Given task: The records below are to be repeated in full, exactly as they are.

** BEGIN Given data **

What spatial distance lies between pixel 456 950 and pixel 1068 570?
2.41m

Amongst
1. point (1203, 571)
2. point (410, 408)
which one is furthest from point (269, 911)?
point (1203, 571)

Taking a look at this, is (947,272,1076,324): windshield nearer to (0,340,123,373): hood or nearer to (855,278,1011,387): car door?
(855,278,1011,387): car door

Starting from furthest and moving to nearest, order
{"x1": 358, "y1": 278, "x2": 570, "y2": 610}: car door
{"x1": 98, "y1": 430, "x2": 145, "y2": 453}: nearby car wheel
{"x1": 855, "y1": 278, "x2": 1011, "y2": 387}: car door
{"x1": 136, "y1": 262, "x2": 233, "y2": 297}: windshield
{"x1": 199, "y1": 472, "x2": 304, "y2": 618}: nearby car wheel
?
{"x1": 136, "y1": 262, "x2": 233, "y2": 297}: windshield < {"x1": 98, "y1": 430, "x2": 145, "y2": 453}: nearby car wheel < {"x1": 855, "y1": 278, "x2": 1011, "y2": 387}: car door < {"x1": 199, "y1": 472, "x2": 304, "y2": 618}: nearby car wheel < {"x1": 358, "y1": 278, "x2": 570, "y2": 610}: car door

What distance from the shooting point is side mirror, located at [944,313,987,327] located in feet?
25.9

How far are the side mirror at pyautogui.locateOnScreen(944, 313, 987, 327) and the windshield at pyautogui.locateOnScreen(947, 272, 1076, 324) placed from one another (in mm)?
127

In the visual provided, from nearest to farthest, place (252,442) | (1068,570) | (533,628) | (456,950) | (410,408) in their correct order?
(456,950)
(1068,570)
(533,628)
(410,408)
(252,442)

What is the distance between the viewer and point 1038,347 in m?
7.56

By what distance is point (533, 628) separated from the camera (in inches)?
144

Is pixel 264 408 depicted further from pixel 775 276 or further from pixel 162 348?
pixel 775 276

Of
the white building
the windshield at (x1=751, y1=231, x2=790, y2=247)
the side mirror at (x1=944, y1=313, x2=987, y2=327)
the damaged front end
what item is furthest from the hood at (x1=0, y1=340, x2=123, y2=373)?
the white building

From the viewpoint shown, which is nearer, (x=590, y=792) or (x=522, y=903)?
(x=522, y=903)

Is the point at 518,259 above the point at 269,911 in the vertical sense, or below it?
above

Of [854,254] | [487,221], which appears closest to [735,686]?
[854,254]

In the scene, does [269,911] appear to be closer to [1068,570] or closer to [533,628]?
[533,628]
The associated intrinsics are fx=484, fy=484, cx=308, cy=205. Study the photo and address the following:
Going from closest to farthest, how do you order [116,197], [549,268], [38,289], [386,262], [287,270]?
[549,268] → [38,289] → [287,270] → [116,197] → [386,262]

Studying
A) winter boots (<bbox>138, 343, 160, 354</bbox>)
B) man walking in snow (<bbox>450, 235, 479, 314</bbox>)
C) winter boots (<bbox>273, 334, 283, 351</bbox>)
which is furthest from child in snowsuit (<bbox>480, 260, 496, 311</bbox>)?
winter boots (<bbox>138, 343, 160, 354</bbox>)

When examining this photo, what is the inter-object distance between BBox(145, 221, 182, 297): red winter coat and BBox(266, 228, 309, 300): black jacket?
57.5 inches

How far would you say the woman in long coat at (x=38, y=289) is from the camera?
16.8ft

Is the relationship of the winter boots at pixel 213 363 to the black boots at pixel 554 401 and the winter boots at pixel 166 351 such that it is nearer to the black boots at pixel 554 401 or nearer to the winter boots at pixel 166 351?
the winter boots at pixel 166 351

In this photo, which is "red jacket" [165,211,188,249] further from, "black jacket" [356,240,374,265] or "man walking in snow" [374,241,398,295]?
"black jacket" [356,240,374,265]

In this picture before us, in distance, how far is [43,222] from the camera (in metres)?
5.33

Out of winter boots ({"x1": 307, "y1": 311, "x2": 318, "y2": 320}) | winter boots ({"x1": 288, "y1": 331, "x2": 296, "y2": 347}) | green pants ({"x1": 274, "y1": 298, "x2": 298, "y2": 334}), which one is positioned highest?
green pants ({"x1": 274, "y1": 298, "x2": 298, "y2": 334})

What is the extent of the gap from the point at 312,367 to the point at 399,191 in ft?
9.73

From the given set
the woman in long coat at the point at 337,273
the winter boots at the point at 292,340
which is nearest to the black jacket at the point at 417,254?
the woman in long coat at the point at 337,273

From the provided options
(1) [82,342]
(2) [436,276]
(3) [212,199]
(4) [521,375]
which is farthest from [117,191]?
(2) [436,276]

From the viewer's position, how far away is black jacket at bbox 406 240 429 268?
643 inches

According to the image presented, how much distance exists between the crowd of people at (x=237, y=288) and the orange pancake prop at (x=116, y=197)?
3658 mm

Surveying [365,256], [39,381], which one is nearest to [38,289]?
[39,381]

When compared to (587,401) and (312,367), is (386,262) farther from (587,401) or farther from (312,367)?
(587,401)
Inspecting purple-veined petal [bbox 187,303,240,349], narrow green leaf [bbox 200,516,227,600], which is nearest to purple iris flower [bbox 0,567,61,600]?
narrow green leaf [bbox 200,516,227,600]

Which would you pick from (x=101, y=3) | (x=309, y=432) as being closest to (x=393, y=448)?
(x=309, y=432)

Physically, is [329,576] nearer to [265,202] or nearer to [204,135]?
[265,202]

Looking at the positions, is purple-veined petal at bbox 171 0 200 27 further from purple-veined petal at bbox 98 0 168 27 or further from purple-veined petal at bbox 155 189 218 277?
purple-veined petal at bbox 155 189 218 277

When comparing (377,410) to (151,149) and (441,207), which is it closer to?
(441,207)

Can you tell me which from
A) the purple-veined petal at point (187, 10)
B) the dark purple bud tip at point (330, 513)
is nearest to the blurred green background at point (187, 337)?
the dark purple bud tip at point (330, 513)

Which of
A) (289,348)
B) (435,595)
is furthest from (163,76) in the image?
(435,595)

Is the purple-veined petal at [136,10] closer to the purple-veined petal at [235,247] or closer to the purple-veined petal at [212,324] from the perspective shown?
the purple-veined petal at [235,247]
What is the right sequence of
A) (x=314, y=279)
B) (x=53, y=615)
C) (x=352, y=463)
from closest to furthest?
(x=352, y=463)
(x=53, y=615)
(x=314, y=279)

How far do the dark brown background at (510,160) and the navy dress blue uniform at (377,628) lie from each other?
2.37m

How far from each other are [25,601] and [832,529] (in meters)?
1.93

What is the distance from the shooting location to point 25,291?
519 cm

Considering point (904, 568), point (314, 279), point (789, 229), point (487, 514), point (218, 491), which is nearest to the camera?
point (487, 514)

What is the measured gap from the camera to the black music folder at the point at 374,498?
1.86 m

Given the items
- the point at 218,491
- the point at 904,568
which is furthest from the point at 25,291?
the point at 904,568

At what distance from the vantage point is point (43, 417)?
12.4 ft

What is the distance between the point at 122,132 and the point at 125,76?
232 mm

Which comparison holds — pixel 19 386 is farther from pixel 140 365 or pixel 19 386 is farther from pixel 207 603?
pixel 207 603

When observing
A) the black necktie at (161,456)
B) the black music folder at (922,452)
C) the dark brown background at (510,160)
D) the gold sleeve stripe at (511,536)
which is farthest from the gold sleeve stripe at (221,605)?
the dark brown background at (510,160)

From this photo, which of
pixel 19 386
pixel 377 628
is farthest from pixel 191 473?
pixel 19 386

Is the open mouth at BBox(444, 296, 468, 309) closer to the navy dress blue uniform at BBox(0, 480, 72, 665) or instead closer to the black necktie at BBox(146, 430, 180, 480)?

** END Given data **

Task result:
What spatial distance lies between pixel 456 950 and pixel 1068 570?
2.41m

Amongst
1. point (1203, 571)
2. point (410, 408)
which one is furthest from point (269, 911)?
point (1203, 571)

Taking a look at this, is (947,272,1076,324): windshield nearer to (0,340,123,373): hood or nearer to (855,278,1011,387): car door?
(855,278,1011,387): car door

Starting from furthest and moving to nearest, order
{"x1": 358, "y1": 278, "x2": 570, "y2": 610}: car door
{"x1": 98, "y1": 430, "x2": 145, "y2": 453}: nearby car wheel
{"x1": 855, "y1": 278, "x2": 1011, "y2": 387}: car door
{"x1": 136, "y1": 262, "x2": 233, "y2": 297}: windshield
{"x1": 199, "y1": 472, "x2": 304, "y2": 618}: nearby car wheel
?
{"x1": 136, "y1": 262, "x2": 233, "y2": 297}: windshield < {"x1": 98, "y1": 430, "x2": 145, "y2": 453}: nearby car wheel < {"x1": 855, "y1": 278, "x2": 1011, "y2": 387}: car door < {"x1": 199, "y1": 472, "x2": 304, "y2": 618}: nearby car wheel < {"x1": 358, "y1": 278, "x2": 570, "y2": 610}: car door

What distance from the shooting point is side mirror, located at [944,313,987,327] located in feet?
25.9

How far are the side mirror at pyautogui.locateOnScreen(944, 313, 987, 327) and the windshield at pyautogui.locateOnScreen(947, 272, 1076, 324) placed from one another (in mm)?
127

In the visual provided, from nearest to farthest, place (252,442) | (1068,570) | (533,628) | (456,950) | (410,408) in their correct order?
(456,950)
(1068,570)
(533,628)
(410,408)
(252,442)

What is the distance between the viewer and point 1038,347 in m?
7.56

By what distance is point (533, 628) separated from the camera (in inches)?
144

Is pixel 264 408 depicted further from pixel 775 276 or further from pixel 162 348?
pixel 775 276

Of
the white building
the windshield at (x1=751, y1=231, x2=790, y2=247)
the side mirror at (x1=944, y1=313, x2=987, y2=327)
the damaged front end
what item is furthest from the hood at (x1=0, y1=340, x2=123, y2=373)?
the white building

From the viewpoint shown, which is nearer, (x=590, y=792) or (x=522, y=903)?
(x=522, y=903)

Is the point at 518,259 above the point at 269,911 in the vertical sense, or below it?
above

Of [854,254] | [487,221], which appears closest to [735,686]?
[854,254]

In the scene, does [269,911] appear to be closer to [1068,570] or closer to [533,628]?
[533,628]
The associated intrinsics are fx=484, fy=484, cx=308, cy=205. Study the photo and address the following:
Going from closest to farthest, how do you order [116,197], [549,268], [38,289], [386,262], [287,270]?
[549,268] → [38,289] → [287,270] → [116,197] → [386,262]

Studying
A) winter boots (<bbox>138, 343, 160, 354</bbox>)
B) man walking in snow (<bbox>450, 235, 479, 314</bbox>)
C) winter boots (<bbox>273, 334, 283, 351</bbox>)
which is furthest from child in snowsuit (<bbox>480, 260, 496, 311</bbox>)?
winter boots (<bbox>138, 343, 160, 354</bbox>)

When examining this photo, what is the inter-object distance between BBox(145, 221, 182, 297): red winter coat and BBox(266, 228, 309, 300): black jacket?
57.5 inches

How far would you say the woman in long coat at (x=38, y=289) is from the camera?
16.8ft

Is the relationship of the winter boots at pixel 213 363 to the black boots at pixel 554 401 and the winter boots at pixel 166 351 such that it is nearer to the black boots at pixel 554 401 or nearer to the winter boots at pixel 166 351?
the winter boots at pixel 166 351

In this photo, which is "red jacket" [165,211,188,249] further from, "black jacket" [356,240,374,265] or "man walking in snow" [374,241,398,295]?
"black jacket" [356,240,374,265]

In this picture before us, in distance, how far is [43,222] from the camera (in metres)?
5.33

Out of winter boots ({"x1": 307, "y1": 311, "x2": 318, "y2": 320}) | winter boots ({"x1": 288, "y1": 331, "x2": 296, "y2": 347}) | green pants ({"x1": 274, "y1": 298, "x2": 298, "y2": 334}), which one is positioned highest?
green pants ({"x1": 274, "y1": 298, "x2": 298, "y2": 334})

What is the extent of the gap from the point at 312,367 to the point at 399,191 in ft?
9.73

From the given set
the woman in long coat at the point at 337,273
the winter boots at the point at 292,340
which is nearest to the black jacket at the point at 417,254?
the woman in long coat at the point at 337,273

From the provided options
(1) [82,342]
(2) [436,276]
(3) [212,199]
(4) [521,375]
which is farthest from [117,191]?
(2) [436,276]

From the viewer's position, how far away is black jacket at bbox 406 240 429 268?
643 inches

According to the image presented, how much distance exists between the crowd of people at (x=237, y=288) and the orange pancake prop at (x=116, y=197)?
3658 mm

Surveying [365,256], [39,381], which one is nearest to [38,289]?
[39,381]

When compared to (587,401) and (312,367), is (386,262) farther from (587,401) or farther from (312,367)?
(587,401)
Inspecting purple-veined petal [bbox 187,303,240,349], narrow green leaf [bbox 200,516,227,600], which is nearest to purple iris flower [bbox 0,567,61,600]?
narrow green leaf [bbox 200,516,227,600]

Which would you pick from (x=101, y=3) | (x=309, y=432) as being closest to (x=393, y=448)?
(x=309, y=432)

Physically, is [329,576] nearer to [265,202] or nearer to [204,135]?
[265,202]

Looking at the positions, is purple-veined petal at bbox 171 0 200 27 further from purple-veined petal at bbox 98 0 168 27 or further from purple-veined petal at bbox 155 189 218 277?
purple-veined petal at bbox 155 189 218 277

When comparing (377,410) to (151,149) and (441,207), which is it closer to?
(441,207)

Can you tell me which from
A) the purple-veined petal at point (187, 10)
B) the dark purple bud tip at point (330, 513)
is nearest to the blurred green background at point (187, 337)?
the dark purple bud tip at point (330, 513)

Which of
A) (289,348)
B) (435,595)
is furthest from (163,76) in the image?
(435,595)

Is the purple-veined petal at [136,10] closer to the purple-veined petal at [235,247] or closer to the purple-veined petal at [212,324] from the perspective shown?
the purple-veined petal at [235,247]
What is the right sequence of
A) (x=314, y=279)
B) (x=53, y=615)
C) (x=352, y=463)
from closest to furthest?
(x=352, y=463)
(x=53, y=615)
(x=314, y=279)

How far do the dark brown background at (510,160) and the navy dress blue uniform at (377,628) lie from each other?
2.37m

How far from each other are [25,601] and [832,529] (in meters)?
1.93

What is the distance from the shooting location to point 25,291?
519 cm

Considering point (904, 568), point (314, 279), point (789, 229), point (487, 514), point (218, 491), which is nearest to the camera?
point (487, 514)

What is the measured gap from the camera to the black music folder at the point at 374,498?
1.86 m

Given the items
- the point at 218,491
- the point at 904,568
which is furthest from the point at 25,291?
the point at 904,568

At what distance from the vantage point is point (43, 417)?
12.4 ft

What is the distance between the point at 122,132 and the point at 125,76?
232 mm

Which comparison holds — pixel 19 386 is farther from pixel 140 365 or pixel 19 386 is farther from pixel 207 603?
pixel 207 603

When observing
A) the black necktie at (161,456)
B) the black music folder at (922,452)
C) the dark brown background at (510,160)
D) the gold sleeve stripe at (511,536)
which is farthest from the gold sleeve stripe at (221,605)?
the dark brown background at (510,160)

From this photo, which of
pixel 19 386
pixel 377 628
is farthest from pixel 191 473?
pixel 19 386

Is the open mouth at BBox(444, 296, 468, 309) closer to the navy dress blue uniform at BBox(0, 480, 72, 665) or instead closer to the black necktie at BBox(146, 430, 180, 480)?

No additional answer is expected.